CONSIGNE DONNÉE A: Selon le discours sur l’archéologie et l’idéologie, quel magazine a enquêté sur les activités archéologiques de Moshe Dayan ?
CONSIGNE DONNÉE B: Indiquez si chacune des affirmations suivantes concorde avec le discours sur l’archéologie et l’idéologie, en répondant par oui ou par non et en citant les mots décisifs du discours : (i) la personne qui prend la parole est titulaire d’un doctorat ; (ii) Dayan faisait appel aux moyens de l’armée pour ses fouilles ; (iii) la conférence se tient au Kinneret College.
CONSIGNE DONNÉE C: Rédigez la suite du discours sur l’archéologie et l’idéologie, à partir de sa dernière phrase.

EXTRAIT DU DOCUMENT:
'''

Discours d’ouverture de la conférence sur les liens entre l’archéologie et l’idéologie au Kinneret College. [*]
TOUT D’ABORD, permettez-moi de vous remercier de m’avoir invité à prendre la parole devant cette importante assemblée. Je ne suis ni professeur ni docteur. Et même, je n’ai pas d’autre titre universitaire que celui de fin d’études primaires.
Mais comme beaucoup de gens de ma génération, j’ai dès mon tout jeune âge manifesté un profond intérêt pour l’archéologie.
Je vais m’efforcer d’expliquer pourquoi.
EN S’INTERROGEANT sur mes liens avec l’archéologie, certains parmi vous vont penser à Moshe Dayan.
Après la guerre de juin 1967, Dayan était une idole nationale – et même internationale. Il était connu aussi pour sa passion de l’archéologie. Mon magazine “Haolam Hazeh”, avait enquêté sur ses activités et découvert qu’elles étaient particulièrement destructrices. Il s’était mis à creuser seul et à collecter des objets dans l’ensemble du pays. Du fait que l’objectif premier de l’archéologie n’est pas de simplement découvrir des objets mais aussi de les dater et de se faire ainsi une image de l’évolution historique du site, les fouilles anarchiques de Dayan ont fait des ravages. Le fait qu’il avait recours aux moyens de l’armée ne faisait qu’aggraver les choses.

'''

LIGNES DE DONNÉES:
'''

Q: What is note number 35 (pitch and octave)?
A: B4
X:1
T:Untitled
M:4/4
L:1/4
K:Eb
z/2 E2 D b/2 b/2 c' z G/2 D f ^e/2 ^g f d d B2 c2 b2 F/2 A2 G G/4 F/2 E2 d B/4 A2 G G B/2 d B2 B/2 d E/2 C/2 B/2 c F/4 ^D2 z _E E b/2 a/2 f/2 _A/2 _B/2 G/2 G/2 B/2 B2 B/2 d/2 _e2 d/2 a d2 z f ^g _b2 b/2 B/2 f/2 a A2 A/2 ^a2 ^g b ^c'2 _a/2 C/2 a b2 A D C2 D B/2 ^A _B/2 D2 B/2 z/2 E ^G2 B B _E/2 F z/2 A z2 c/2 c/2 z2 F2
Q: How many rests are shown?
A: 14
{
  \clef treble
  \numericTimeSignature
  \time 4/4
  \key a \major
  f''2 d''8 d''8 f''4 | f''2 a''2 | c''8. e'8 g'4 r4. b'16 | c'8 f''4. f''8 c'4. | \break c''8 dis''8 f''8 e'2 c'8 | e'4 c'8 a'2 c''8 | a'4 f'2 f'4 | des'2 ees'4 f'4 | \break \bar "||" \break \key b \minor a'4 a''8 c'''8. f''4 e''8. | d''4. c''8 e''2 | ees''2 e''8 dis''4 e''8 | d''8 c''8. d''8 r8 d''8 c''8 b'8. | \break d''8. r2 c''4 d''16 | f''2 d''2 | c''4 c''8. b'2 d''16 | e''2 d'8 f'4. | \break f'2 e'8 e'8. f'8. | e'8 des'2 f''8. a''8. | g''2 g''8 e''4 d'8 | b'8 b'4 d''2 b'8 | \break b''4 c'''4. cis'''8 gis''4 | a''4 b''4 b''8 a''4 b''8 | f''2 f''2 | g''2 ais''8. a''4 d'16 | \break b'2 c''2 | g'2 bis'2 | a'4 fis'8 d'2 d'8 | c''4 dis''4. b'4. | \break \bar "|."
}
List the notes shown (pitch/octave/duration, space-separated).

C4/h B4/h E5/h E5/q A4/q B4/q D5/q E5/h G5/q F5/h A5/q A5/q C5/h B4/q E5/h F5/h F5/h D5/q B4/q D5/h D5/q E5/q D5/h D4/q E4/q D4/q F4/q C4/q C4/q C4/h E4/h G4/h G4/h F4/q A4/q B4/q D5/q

'''

RÉPONSE RÉDIGÉE A: Le magazine « Haolam Hazeh ».

RÉPONSE RÉDIGÉE B:
(i) Non : « Je ne suis ni professeur ni docteur. »
(ii) Oui : « Le fait qu’il avait recours aux moyens de l’armée ne faisait qu’aggraver les choses. »
(iii) Oui : « conférence sur les liens entre l’archéologie et l’idéologie au Kinneret College »

RÉPONSE RÉDIGÉE C:
Puis nous avions découvert que non seulement Dayan s’appropriait les objets qu’il trouvait (qui appartenait légalement à l’État) pour les entreposer chez lui, mais qu’en plus il était devenu un marchand international, s’enrichissant par la vente d’articles “de la collection personnelle de Moshe Dayan”.
Rendre publics ces faits et en parler à la Knesset me valut une singulière distinction. À l’époque, un institut d’opinion publique identifiait chaque année la “personne la plus détestée” en Israël. Cette année là, j’obtins cet honneur.
CEPENDANT, LA question importante ne concerne pas la moralité de Dayan mais un sujet beaucoup plus profond : pourquoi Dayan et tant d’entre nous à l’époque nous intéressions-nous à l’archéologie, science considérée par beaucoup comme quelque chose de plutôt ennuyeux ?
Elle exerçait sur nous une profonde fascination.
Cette génération sioniste était la première à être née dans le pays (encore que je sois personnellement né en Allemagne). Pour leurs parents, la Palestine était une patrie abstraite, une terre dont ils avaient rêvé dans les synagogues de Pologne et d’Ukraine. Pour leurs fils et leurs filles autochtones c’était une patrie naturelle.
Ils étaient en quête de racines. Ils parcouraient tous les coins, passaient des nuits autour d’un feu de camp, en venaient à connaître chaque colline et chaque vallée.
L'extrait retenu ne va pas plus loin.